__Texte source__
____

C’est l’histoire de Romain, un pote de jeunesse retrouvé une nuit dans une rue de Paris. Lesté par deux sacs avec toute sa vie dedans. Après des années de petits boulots à la campagne à une heure de train de la capitale, comprimées dans son portefeuille : toutes les traces de la prise en charge des personnes sans domicile fixe à la française. Un relevé de compte sur lequel est mentionné le versement de son premier mois de RSA, des adresses d’associations de centres d’hébergement et d’accueil de jour – nombreux – à recevoir la semaine et avant 18 heures, toutes sortes de publics en détresse. Les mailles de ce filet de l’urgence s’élargissent en Eté, et toute l’année les week-ends, mais elles restent malgré tout plus serrées en métropole.

Après quelques nuits de dépannage, des soirées arrosées à nous souvenir de notre lointain passé scolaire, je me demande si mes propres capacités de jugement ne finissent pas par être altérées. De cette consommation d’alcool à laquelle mon protégé a recours depuis de nombreux mois pour éclairer un tunnel sans fin, le plaisir a laissé la place à la nécessité. Armé de mes certitudes républicaines et d’une lassitude croissante, je me décide à composer le 115, le numéro du Samu social. Les personnes SDF ne font pas appel au 115. Tout simplement parce qu’il est déjà difficile d’accès pour une personne qui est normalement intégrée. Les délais d’attente sont interminables quand la ligne n’est pas occupée et la prise en charge des malheureux qui y ont recours démarre par un interrogatoire « confidentiel » d’au moins une demi heure. Malheur aux politiques publiques qui intègrent aussi peu les caractéristiques de leurs publics-cibles. Néanmoins, pour avoir testé un échantillon significatif des personnels du 115, ils sont constitués de professionnels aguerris et font de leur mieux pour utiliser au mieux les quelques outils à leur disposition.

____

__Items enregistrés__
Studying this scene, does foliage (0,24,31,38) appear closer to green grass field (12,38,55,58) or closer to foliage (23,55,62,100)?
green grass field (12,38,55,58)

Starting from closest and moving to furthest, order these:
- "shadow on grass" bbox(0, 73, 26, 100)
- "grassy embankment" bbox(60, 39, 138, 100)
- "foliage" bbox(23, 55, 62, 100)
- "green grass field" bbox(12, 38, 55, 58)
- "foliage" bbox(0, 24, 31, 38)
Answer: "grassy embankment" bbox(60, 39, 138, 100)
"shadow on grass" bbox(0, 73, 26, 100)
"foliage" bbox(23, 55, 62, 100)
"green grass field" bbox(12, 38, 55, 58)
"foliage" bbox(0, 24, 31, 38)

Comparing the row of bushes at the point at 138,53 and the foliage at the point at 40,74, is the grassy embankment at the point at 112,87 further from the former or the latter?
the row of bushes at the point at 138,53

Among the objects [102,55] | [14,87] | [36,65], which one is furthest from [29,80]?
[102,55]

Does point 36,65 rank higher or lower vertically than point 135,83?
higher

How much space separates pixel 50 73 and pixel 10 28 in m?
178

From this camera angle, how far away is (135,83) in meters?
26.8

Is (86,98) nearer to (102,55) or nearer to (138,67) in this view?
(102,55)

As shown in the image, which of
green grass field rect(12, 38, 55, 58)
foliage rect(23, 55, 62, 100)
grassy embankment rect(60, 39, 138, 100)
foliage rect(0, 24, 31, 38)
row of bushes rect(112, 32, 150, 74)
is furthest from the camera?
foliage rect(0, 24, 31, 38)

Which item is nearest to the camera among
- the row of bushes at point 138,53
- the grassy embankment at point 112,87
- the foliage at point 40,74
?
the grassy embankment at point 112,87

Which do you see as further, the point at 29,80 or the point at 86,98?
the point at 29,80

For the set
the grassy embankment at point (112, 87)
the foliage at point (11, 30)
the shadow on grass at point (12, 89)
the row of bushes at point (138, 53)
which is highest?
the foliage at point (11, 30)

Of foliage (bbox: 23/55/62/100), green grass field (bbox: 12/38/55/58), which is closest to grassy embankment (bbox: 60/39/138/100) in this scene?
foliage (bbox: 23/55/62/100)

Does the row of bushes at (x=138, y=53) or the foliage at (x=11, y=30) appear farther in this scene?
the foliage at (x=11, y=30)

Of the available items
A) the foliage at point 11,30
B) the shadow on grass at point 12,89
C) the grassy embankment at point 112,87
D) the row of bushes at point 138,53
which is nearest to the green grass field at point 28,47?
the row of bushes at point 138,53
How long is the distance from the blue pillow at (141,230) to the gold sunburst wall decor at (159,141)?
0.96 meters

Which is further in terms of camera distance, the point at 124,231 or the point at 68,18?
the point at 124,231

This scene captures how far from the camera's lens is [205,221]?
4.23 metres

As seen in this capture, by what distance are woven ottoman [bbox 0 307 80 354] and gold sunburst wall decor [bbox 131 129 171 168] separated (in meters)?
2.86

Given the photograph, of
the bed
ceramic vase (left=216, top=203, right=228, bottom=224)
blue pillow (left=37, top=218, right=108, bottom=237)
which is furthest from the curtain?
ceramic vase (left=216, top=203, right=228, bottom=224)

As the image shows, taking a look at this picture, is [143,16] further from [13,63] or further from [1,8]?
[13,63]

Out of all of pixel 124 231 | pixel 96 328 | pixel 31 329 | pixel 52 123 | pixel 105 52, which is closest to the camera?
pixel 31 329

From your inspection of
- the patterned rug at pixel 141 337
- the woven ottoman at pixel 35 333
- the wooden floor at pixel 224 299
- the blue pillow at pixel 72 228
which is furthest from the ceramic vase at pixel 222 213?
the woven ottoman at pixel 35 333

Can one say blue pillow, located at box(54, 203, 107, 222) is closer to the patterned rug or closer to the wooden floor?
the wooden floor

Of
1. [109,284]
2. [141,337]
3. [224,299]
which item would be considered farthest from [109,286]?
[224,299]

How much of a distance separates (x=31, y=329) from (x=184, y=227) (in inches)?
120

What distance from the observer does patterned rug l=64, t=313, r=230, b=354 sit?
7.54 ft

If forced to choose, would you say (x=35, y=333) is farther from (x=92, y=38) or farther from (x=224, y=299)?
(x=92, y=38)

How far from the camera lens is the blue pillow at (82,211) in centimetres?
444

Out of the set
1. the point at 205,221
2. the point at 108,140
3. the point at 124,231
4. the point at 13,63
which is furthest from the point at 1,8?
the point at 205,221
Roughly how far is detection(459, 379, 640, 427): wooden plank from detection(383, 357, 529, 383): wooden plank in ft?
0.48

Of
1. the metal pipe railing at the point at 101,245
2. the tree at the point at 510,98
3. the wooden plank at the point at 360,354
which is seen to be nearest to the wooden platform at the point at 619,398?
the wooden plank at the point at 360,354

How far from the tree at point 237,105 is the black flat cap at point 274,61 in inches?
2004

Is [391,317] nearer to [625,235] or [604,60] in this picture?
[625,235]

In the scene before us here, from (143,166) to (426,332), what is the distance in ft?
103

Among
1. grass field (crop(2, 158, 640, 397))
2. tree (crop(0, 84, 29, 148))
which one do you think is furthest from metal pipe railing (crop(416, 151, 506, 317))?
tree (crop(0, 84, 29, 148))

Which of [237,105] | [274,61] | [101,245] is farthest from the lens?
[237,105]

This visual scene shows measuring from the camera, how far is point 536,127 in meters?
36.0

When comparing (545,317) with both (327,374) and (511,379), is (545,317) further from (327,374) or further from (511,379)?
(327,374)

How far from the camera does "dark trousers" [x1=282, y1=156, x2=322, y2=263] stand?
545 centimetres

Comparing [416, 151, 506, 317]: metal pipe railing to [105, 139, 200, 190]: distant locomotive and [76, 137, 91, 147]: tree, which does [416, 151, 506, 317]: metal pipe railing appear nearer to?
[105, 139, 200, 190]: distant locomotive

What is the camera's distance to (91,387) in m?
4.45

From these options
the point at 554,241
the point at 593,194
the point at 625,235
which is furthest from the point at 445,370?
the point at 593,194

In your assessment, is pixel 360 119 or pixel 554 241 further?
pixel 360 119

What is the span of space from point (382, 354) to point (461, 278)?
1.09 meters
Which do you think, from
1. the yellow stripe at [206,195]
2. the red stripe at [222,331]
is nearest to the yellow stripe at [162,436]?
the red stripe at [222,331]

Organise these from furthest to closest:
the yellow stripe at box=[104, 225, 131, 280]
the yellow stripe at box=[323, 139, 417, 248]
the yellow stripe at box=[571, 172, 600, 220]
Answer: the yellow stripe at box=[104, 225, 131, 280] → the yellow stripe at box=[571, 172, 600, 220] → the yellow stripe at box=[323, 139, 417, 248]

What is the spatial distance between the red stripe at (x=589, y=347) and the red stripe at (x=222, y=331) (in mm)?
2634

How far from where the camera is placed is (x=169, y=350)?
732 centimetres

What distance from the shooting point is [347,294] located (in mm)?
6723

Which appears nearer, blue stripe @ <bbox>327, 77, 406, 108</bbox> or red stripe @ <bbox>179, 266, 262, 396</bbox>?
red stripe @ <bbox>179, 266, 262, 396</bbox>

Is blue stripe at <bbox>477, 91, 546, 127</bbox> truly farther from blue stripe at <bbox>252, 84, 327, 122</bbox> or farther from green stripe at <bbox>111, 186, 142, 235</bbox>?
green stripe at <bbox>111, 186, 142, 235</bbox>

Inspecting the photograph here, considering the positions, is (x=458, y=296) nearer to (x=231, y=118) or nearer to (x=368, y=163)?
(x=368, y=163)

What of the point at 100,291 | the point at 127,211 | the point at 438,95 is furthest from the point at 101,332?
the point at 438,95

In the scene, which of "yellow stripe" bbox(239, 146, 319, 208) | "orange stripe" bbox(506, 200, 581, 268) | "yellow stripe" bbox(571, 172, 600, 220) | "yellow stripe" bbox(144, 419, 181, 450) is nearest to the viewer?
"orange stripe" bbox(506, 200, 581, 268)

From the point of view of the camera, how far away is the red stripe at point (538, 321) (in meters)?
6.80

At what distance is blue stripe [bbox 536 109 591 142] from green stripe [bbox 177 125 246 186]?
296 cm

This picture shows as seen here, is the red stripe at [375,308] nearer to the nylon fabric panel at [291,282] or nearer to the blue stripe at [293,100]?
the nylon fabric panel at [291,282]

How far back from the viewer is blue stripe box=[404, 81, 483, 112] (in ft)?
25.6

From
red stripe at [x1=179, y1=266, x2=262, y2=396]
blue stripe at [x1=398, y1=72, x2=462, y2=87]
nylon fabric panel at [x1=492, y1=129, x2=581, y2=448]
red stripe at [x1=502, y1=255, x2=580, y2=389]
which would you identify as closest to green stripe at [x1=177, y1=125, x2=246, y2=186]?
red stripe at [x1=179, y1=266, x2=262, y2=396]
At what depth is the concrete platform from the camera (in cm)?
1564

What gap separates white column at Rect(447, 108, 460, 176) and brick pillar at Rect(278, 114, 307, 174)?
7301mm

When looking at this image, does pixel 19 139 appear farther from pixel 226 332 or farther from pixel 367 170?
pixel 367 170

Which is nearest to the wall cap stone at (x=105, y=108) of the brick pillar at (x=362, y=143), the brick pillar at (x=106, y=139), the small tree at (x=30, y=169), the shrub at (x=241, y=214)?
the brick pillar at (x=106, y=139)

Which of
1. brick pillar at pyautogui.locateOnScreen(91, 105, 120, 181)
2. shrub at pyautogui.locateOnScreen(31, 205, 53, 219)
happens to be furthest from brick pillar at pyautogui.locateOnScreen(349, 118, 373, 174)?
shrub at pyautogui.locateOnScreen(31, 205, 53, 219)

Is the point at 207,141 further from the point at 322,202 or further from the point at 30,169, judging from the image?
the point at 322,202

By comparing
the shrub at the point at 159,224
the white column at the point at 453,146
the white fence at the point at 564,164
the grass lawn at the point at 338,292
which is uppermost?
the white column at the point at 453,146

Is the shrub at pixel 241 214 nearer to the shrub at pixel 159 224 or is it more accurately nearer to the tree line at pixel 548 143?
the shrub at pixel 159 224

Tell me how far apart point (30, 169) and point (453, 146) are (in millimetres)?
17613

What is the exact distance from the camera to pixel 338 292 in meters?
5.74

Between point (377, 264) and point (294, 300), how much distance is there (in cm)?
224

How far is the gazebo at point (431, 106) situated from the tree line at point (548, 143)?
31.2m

____

__Consigne de travail A__
Recopie le passage du texte source qui commence à « C’est l’histoire de » et s'arrête à « serrées en métropole. ».
__Consigne de travail B__
D'après le texte source, pourquoi les personnes SDF n'appellent-elles pas le 115 ?

__Résultat A__
C’est l’histoire de Romain, un pote de jeunesse retrouvé une nuit dans une rue de Paris. Lesté par deux sacs avec toute sa vie dedans. Après des années de petits boulots à la campagne à une heure de train de la capitale, comprimées dans son portefeuille : toutes les traces de la prise en charge des personnes sans domicile fixe à la française. Un relevé de compte sur lequel est mentionné le versement de son premier mois de RSA, des adresses d’associations de centres d’hébergement et d’accueil de jour – nombreux – à recevoir la semaine et avant 18 heures, toutes sortes de publics en détresse. Les mailles de ce filet de l’urgence s’élargissent en Eté, et toute l’année les week-ends, mais elles restent malgré tout plus serrées en métropole.

__Résultat B__
Le 115 est déjà difficile d'accès pour une personne normalement intégrée. L'attente est interminable quand la ligne n'est pas occupée. La prise en charge commence aussi par un interrogatoire « confidentiel » d'au moins une demi-heure.